WARTABANJAR.COM, JAKARTA- Menteri Agama (Menag), Yaqut Cholil Qoumas sedang mempertimbangkan usulan pemanfaatan kuota haji tambahan dari Pemerintah Arab Saudi untuk digunakan oleh pendamping haji lansia.

Hal ini dikarenakan Indonesia menerima tambahan kuota haji 8.000 orang untuk tahun 2023 dari pemerintah Arab Saudi.

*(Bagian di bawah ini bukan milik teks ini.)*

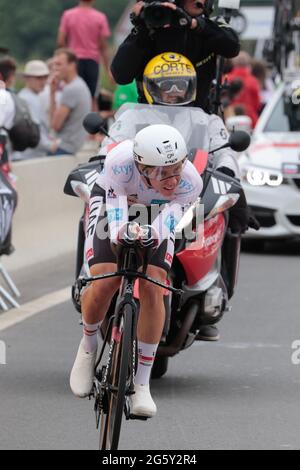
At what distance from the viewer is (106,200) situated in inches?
296

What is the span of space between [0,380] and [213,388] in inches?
49.8

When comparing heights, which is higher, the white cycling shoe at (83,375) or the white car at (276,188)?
the white cycling shoe at (83,375)

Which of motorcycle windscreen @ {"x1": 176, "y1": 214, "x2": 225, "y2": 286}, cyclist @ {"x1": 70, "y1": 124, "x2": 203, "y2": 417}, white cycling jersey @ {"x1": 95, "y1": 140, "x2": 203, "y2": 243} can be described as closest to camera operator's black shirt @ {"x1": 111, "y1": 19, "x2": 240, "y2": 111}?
motorcycle windscreen @ {"x1": 176, "y1": 214, "x2": 225, "y2": 286}

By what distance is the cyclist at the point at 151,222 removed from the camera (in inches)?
285

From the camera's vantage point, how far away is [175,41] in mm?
9977

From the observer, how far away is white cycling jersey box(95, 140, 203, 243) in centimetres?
740

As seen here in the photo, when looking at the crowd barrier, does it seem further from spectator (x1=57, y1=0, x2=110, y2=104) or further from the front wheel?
the front wheel

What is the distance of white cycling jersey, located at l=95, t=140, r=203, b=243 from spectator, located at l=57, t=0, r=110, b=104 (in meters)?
13.0

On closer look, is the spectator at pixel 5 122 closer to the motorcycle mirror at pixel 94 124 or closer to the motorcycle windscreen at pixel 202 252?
the motorcycle mirror at pixel 94 124

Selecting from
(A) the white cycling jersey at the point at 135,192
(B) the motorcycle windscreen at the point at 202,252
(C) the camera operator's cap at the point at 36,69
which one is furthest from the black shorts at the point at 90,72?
(A) the white cycling jersey at the point at 135,192

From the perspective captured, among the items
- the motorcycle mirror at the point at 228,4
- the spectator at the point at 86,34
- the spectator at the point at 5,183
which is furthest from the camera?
the spectator at the point at 86,34

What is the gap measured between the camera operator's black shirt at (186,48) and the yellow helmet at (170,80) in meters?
0.28

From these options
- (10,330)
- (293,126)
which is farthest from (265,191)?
(10,330)

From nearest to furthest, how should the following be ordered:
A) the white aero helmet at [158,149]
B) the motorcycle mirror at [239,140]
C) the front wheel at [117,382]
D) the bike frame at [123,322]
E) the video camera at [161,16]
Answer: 1. the front wheel at [117,382]
2. the bike frame at [123,322]
3. the white aero helmet at [158,149]
4. the motorcycle mirror at [239,140]
5. the video camera at [161,16]
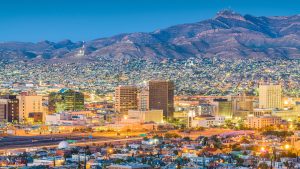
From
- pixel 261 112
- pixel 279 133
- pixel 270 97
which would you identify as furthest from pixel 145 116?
pixel 270 97

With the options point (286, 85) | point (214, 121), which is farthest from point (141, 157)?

Pertimbangan itu dikarenakan banyaknya jemaah lansia yang menjalankan ibadah haji tahun ini sehingga diperlukan adanya pendamping untuk memudahkan aktivitas ibadah mereka di Tanah Suci.

“Ada usulan antara lain untuk pendamping lansia. Semua usulan kita tampung. Akan kita cek di lapangan. Karena tergantung juga kondisi di lapangan,” kata Menag Yaqut dalam siaran pers, Rabu (17/5/3023).

Yaqut menyampaikan akan menampung seluruh masukan sebelum memutuskan peruntukan kuota.

Saat ini, pihaknya akan berkonsentrasi pada 8.000 kuota tambahan.

“Segala masukan yang sudah disampaikan pimpinan akan menjadi catatan penting intuk pengaturan kuota tambahan,” tuturnya.

Ia kemudian meminta seluruh pihak memberinya waktu untuk menyiapkan peruntukannya.

“Yang jelas, Kemenag berkomitmen agar kuota tambahan ini bisa terserap dengan optimal,” lanjutnya.

Apalagi, tambahan 8.000 kuota ini diperoleh bukan tanpa upaya.